[Stored data]

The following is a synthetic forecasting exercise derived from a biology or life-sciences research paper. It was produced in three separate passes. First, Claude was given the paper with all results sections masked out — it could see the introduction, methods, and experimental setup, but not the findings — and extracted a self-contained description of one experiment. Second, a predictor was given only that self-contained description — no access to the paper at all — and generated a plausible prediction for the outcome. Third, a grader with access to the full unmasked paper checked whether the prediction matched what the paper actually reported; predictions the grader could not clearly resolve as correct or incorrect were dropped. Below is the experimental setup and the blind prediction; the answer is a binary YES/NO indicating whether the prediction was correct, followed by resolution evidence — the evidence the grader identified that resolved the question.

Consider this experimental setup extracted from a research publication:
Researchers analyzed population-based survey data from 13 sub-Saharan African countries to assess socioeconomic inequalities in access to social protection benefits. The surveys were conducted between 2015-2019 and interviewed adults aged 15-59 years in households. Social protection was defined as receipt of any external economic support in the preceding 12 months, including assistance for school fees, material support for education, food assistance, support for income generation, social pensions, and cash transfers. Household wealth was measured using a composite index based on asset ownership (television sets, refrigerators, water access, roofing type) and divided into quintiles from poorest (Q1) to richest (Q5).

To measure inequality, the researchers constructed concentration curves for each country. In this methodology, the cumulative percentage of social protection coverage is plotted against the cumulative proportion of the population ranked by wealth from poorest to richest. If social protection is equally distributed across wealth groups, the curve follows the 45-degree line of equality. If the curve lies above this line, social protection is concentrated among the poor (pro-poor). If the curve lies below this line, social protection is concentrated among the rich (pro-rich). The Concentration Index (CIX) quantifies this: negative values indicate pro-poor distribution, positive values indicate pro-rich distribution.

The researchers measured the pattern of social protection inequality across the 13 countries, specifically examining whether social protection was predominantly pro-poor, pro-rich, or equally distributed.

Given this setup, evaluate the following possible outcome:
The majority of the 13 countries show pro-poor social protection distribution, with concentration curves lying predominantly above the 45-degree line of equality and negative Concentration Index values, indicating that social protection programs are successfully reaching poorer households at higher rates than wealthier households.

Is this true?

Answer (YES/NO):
--
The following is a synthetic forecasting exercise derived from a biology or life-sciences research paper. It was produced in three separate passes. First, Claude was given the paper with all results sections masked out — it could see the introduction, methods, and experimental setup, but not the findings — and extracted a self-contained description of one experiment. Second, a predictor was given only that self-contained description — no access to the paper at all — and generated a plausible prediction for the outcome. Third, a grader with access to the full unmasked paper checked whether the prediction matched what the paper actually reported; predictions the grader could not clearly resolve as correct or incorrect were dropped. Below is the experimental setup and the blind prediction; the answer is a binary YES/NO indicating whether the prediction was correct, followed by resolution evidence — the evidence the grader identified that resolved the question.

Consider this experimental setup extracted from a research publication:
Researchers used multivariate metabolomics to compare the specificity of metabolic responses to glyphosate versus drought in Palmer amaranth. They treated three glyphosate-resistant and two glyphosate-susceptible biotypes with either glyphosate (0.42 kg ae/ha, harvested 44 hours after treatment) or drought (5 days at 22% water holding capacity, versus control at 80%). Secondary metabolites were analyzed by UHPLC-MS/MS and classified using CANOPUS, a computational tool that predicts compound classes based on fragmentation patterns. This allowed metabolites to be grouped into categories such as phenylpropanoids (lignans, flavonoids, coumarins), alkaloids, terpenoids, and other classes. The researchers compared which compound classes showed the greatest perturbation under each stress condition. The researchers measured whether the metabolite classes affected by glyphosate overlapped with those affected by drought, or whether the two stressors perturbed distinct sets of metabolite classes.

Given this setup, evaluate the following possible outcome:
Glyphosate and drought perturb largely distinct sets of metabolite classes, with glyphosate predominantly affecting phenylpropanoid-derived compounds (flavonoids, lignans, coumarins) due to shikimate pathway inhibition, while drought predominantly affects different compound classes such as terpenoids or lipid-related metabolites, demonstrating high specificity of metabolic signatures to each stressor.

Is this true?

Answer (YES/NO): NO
* * *
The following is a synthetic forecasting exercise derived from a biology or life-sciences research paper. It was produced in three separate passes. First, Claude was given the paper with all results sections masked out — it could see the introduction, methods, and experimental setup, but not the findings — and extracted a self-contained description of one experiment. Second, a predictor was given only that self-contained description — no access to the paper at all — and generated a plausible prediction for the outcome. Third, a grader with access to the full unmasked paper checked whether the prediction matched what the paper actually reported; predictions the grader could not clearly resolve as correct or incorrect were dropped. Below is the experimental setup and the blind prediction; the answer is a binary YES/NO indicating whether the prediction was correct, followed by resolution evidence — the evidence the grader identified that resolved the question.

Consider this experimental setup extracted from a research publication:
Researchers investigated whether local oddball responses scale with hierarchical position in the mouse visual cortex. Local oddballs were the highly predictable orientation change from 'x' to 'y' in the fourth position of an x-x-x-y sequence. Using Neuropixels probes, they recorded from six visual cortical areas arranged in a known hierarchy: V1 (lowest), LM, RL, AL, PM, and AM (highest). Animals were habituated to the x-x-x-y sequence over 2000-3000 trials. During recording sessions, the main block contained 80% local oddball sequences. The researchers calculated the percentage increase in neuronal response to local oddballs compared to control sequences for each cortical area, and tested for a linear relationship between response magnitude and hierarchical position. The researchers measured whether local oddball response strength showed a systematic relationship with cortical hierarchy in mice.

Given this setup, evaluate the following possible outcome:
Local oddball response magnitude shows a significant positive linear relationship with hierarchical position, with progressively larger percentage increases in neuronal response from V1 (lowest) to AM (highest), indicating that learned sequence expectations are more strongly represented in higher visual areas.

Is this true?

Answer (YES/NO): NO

== Work instruction ==
Using the records given above, list every line that includes the word "relationship".

== Response to the exercise ==
Researchers investigated whether local oddball responses scale with hierarchical position in the mouse visual cortex. Local oddballs were the highly predictable orientation change from 'x' to 'y' in the fourth position of an x-x-x-y sequence. Using Neuropixels probes, they recorded from six visual cortical areas arranged in a known hierarchy: V1 (lowest), LM, RL, AL, PM, and AM (highest). Animals were habituated to the x-x-x-y sequence over 2000-3000 trials. During recording sessions, the main block contained 80% local oddball sequences. The researchers calculated the percentage increase in neuronal response to local oddballs compared to control sequences for each cortical area, and tested for a linear relationship between response magnitude and hierarchical position. The researchers measured whether local oddball response strength showed a systematic relationship with cortical hierarchy in mice.
Local oddball response magnitude shows a significant positive linear relationship with hierarchical position, with progressively larger percentage increases in neuronal response from V1 (lowest) to AM (highest), indicating that learned sequence expectations are more strongly represented in higher visual areas.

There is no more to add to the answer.